With a graft, the risk of graft vs host is low. With auto and isografts, the risk is almost nonexistent. Synthetics come next. The highest risk comes from allographs.
Bone Regeneration
Once the graft is placed, the body begins joining the old material to the new through a series of chemical chains. These include calcium, hydroxyapatite, and phosphorous. Collagens, the same cellular matrix that keeps your skin springy, can also be introduced to hold these chains together while they bond.
The insertion of additional mesh membranes keeps your gums from growing into the bone cavity. Both your bone and your gums grow to fill in gaps after extraction. The processes of guided tissue regeneration (GTR) keeps the right material growing in the right place.
No matter the graft type, eventually your body absorbs the introduced material. Like most of the rest of you, everything gets replaced and rebuilt given enough time.
Grafting Locations
Not all of the places in the mouth are equally accessible. Depending on how much bone needs to be replaced, the dentist may access the site external to the mouth.

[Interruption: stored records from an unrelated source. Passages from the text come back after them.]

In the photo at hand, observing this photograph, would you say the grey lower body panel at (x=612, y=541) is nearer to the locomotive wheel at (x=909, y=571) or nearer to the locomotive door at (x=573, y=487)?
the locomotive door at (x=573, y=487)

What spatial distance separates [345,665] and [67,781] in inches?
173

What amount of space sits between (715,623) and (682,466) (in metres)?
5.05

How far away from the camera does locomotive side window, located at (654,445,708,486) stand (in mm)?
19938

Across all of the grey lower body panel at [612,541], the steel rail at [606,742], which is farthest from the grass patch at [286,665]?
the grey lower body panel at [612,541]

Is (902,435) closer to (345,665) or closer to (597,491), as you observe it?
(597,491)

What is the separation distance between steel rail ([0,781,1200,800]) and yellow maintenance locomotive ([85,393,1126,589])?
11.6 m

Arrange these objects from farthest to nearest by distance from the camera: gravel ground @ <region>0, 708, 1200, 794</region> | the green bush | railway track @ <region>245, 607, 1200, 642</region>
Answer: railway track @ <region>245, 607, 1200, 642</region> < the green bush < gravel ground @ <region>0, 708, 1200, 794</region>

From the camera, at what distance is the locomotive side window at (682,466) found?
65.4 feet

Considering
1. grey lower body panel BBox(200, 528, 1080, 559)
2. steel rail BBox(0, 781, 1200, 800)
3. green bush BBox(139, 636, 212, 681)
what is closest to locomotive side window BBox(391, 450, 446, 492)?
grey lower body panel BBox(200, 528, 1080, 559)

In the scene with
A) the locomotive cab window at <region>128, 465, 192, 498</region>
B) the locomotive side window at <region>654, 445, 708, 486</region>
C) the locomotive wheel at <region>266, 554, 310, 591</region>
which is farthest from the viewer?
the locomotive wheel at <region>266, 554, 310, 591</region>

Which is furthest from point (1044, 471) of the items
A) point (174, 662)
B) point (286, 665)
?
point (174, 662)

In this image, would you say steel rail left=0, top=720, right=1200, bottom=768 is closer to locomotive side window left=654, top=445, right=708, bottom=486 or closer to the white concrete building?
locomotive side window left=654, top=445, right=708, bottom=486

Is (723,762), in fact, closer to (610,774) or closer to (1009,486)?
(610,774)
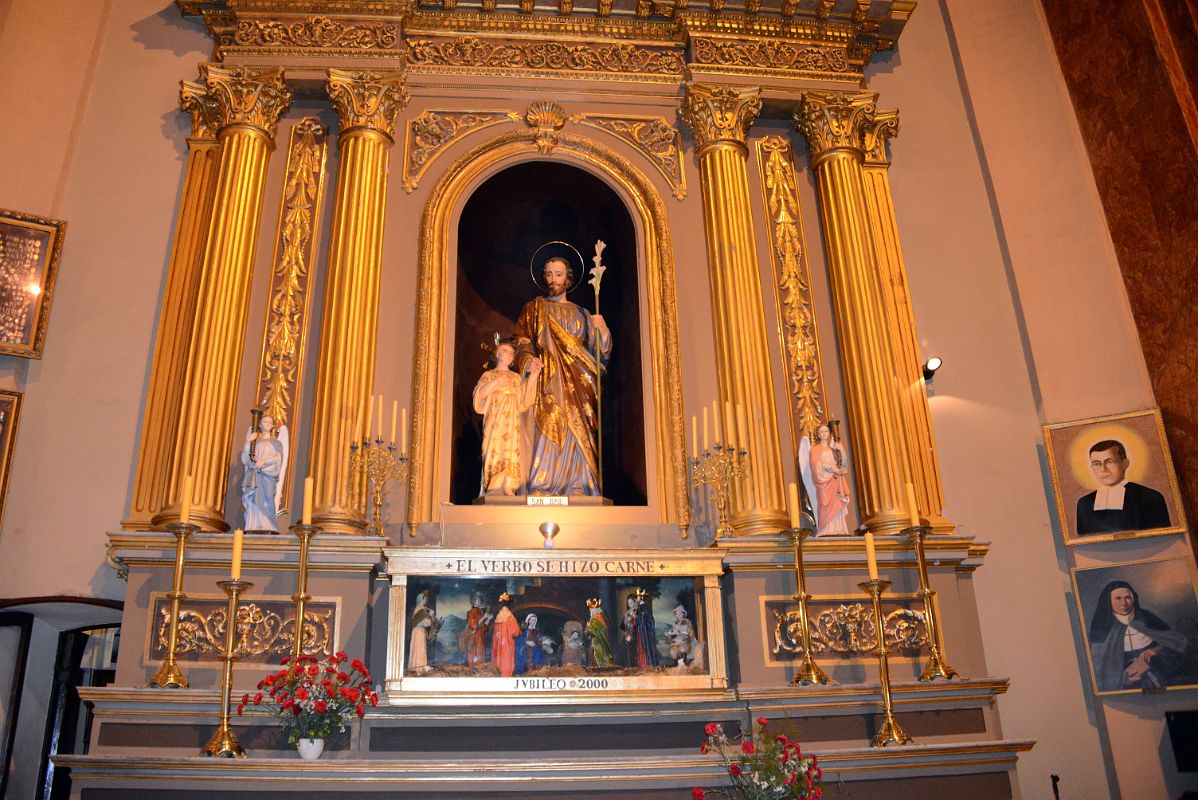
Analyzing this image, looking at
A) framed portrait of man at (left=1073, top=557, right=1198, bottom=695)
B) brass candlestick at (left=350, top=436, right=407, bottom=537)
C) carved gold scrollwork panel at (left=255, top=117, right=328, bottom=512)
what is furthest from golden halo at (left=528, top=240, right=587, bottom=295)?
framed portrait of man at (left=1073, top=557, right=1198, bottom=695)

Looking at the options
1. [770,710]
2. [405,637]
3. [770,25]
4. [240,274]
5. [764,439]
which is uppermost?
[770,25]

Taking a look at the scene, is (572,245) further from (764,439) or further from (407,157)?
(764,439)

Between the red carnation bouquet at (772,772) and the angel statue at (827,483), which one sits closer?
the red carnation bouquet at (772,772)

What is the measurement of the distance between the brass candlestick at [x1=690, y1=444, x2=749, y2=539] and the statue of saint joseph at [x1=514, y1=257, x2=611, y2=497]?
0.84 meters

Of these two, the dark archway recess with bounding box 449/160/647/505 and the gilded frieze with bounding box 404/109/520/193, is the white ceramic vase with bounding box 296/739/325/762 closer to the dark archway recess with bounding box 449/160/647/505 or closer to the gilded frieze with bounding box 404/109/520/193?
the dark archway recess with bounding box 449/160/647/505

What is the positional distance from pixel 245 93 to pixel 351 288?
196cm

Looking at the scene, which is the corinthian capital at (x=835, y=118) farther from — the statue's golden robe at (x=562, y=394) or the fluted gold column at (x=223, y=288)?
the fluted gold column at (x=223, y=288)

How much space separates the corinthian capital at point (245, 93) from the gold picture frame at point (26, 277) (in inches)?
63.6

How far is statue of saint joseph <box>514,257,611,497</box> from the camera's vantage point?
8.24 meters

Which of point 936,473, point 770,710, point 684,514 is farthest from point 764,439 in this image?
point 770,710

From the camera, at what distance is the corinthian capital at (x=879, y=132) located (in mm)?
9391

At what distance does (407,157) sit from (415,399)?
223cm

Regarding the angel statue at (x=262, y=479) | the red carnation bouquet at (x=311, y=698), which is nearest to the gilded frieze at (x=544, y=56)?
the angel statue at (x=262, y=479)

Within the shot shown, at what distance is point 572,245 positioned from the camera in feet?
31.4
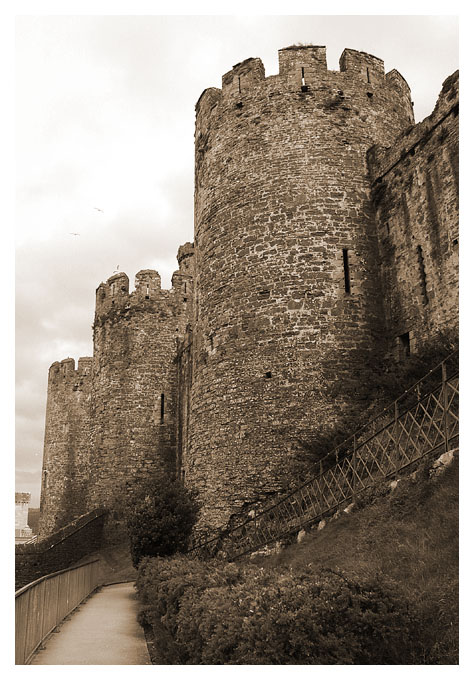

For tooth extraction, or to graft in a particular tooth site, a graft is dropped into the excavated area. If you have a history of loss or are considered in a risk group, such as diabetes or an osteo-degenerative condition, they will add grafts with each extraction.
For grafts needed in the back portion of the upper jaw, it gets difficult to do work. For these sites, it’s best to go in through the sinuses to reach the location.
Implants
Outside of general health, anchoring implants is the main reason to get a bone graft. A dental implant starts by attaching a titanium post into the bone.
This post holds an abutment that screws in to fit securely. The dentist attaches a crown to the abutment to complete the implant procedure.
Without proper density in the bone, the implant won’t hold. It will wiggle out and cause damage to the bone, your gums, and your other teeth.
Before implant surgery, your dentist measures gum loss and bone loss. If either of these areas suffers, the implant won’t hold. Not only that, but degeneration in both areas also represents a spreading problem.
Given how much dental implants cost in the UK, it’s important to make sure they last.
Prevention
To prevent further loss its important to shore up the number and placement of teeth. Even if ongoing gum loss is an issue, anchor points provide a working space to rebuild more serious causes of degeneration.
Your dentist will recommend consistent maintenance and possibly the addition of barrier membranes.
In extreme cases, all-on-4 or all-on-6 procedures may be recommended. These larger-scale implant processes connect a partial or full denture to shore up damage in the mouth.
As with any procedure, your dentist tries to save as much of the original material as possible.
Healing Times
Healing times vary from person to person but also based on the amount of grafting done. Typically, you recover in three to six months. If multiple sites get grafted at the same time, this can extend the healing by a few weeks.
Your overall health plays a part in your recovery time. As does your access to proper nutrients. Your dentist may provide dietary suggestions to ensure you get the right materials to aid your bone growth.
You should experience only mild pain and discomfort after a graft. Most of the pain comes from inflammation. Swelling reduces quickly and you will feel close to nothing as the bone regenerates.
Grow Together
Despite the intensity invoked by the idea of bone grafting, the procedure isn’t difficult. Grafting adds time to an implant process but provides a meaningful benefit.